Arrow Electronics (ARW) Director Reports 222.29‑Share Equity Settlement
Rhea-AI Filing Summary
Andrew Charles Kerin, a director of Arrow Electronics, Inc. (ARW), reported a non‑derivative acquisition on 08/15/2025 that increased his direct common stock holdings. The filing shows 222.29 shares issued in settlement of Deferred Stock Units under the company’s Non‑Employee Directors Deferred Compensation Plan, settled one‑for‑one into common stock. The reported per‑share price associated with the units is $123.71, and following the transaction Mr. Kerin beneficially owns 13,983.06 shares directly. The Form 4 was signed by an attorney‑in‑fact on behalf of the reporting person on 08/18/2025.
Positive
- Director equity alignment: 222.29 Deferred Stock Units converted to common stock, increasing direct ownership to 13,983.06 shares
- Compensation settled in equity: Use of one‑for‑one settlement from the Non‑Employee Directors Deferred Compensation Plan preserves cash
Negative
- None.
Insights
TL;DR: Routine director compensation conversion into common stock; modest increase to insider ownership but no new cash purchase disclosed.

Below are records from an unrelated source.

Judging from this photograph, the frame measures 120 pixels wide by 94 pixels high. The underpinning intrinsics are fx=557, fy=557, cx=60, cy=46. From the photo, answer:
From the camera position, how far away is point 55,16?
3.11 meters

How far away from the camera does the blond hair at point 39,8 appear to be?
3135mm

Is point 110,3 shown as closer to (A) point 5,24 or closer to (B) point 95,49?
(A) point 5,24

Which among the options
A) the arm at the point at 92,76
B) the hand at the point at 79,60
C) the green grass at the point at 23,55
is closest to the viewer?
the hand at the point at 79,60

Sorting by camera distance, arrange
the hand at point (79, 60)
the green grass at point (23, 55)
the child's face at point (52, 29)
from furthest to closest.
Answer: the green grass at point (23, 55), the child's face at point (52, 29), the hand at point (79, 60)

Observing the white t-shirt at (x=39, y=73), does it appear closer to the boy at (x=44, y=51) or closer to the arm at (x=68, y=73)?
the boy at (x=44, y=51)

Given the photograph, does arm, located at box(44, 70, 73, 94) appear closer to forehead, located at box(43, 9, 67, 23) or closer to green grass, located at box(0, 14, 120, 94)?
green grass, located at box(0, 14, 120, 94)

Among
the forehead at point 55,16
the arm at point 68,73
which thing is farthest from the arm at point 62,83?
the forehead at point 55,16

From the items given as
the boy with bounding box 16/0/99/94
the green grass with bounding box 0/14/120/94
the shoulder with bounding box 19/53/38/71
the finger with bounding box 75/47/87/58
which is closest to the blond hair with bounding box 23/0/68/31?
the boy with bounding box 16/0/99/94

The report documents a standard conversion of Deferred Stock Units to common stock for a non‑employee director. This increases the director’s direct share count to 13,983.06 shares and reflects equity‑based compensation being settled in stock rather than cash. There is no indication of a separate open‑market purchase or sale, nor of any change to total outstanding shares disclosed here. For investors, this is a governance/compensation housekeeping item rather than a material corporate event.

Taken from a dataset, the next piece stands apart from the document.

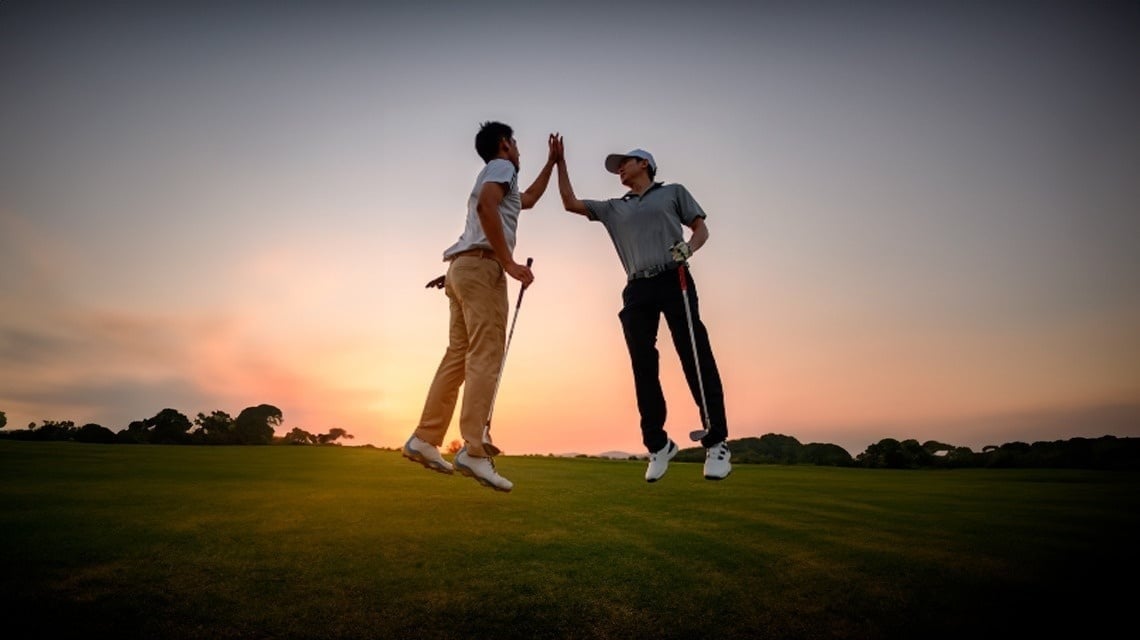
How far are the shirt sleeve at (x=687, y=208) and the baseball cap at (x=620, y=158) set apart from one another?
39 cm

TL;DR: Standard deferred‑compensation settlement for a director; aligns with typical non‑employee director pay practices.

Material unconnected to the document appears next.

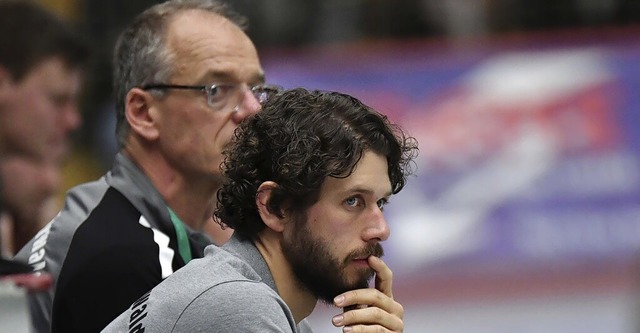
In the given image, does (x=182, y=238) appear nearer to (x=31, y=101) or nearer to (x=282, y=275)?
(x=282, y=275)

The Form 4 shows Deferred Stock Units issued under the company’s Non‑Employee Directors Deferred Compensation Plan and settled one‑for‑one into common stock. This is a routine mechanism to compensate directors and to provide long‑term alignment with shareholders. The filing was executed through an attorney‑in‑fact, which is common for administrative filings. There are no governance red flags or unusual transfer structures evident in the disclosure.